By Steven Epstein, Synamedia

Accessing another’s credentials has always been a major goal of hackers or pirates. Typically, pirates would perform phishing or even spear phishing attacks on naïve or unsuspecting targeted individuals. In these attacks, the hacker would send a user a link to some embellished website mimicking a known banking, credit card or other financial site. It would request the unsuspecting user to enter their personal credentials. Once the credentials were entered and transferred to the pirate, the pirate could now perform bank transfers, embezzle money or even take over the victim’s account. These attacks were very costly to financial institutions and other highly secure websites, but not highly effective or scaleable. That’s because in order to be successful, phishing sites required much intelligence to send the proper link to the appropriate users and even so most users did not take the bait.

In the last five years however, a new more scaleable and effective method of accessing another’s credentials has become increasingly popular. This form of piracy, known as credential stuffing, is based on two historical realities:

  1. In the past 10 years, thousands of identity databases belonging to large websites, have been breached leading to the identity theft of tens of billions of credentials.
  2. Most people reuse the same credentials (username and password) on multiple sites as a convenient way of remembering them.

Given these two facts, new credential stuffing tools were created to enable a set of bots over proxies or VPNs to discover active breached credentials from a set of popular websites. The diagram below illustrates how credential stuffing attacks are performed.

A pirate purchases millions of username/password combinations (combos) extracted from breached websites, and configures a set of bots, proxies, desired websites and scripts describing login navigation details of each of these desired sites. The pirate then inputs all these artifacts into credential stuffing tools.

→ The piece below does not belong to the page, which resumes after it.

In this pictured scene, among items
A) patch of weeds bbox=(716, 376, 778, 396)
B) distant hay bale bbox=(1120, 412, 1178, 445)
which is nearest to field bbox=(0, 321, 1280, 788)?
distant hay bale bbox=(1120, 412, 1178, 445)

The tool then assigns bots to try all of these combos on each of the popular websites, using navigation instructions within scripts, and connect to them via separate proxies or VPNs. In order to go undetected, different IP addresses are used for each malicious attempt! The tool returns a subset of the list of credentials that are still active on each popular site. This attack is effective because most users tend to employ the same username/password combination across most of their websites.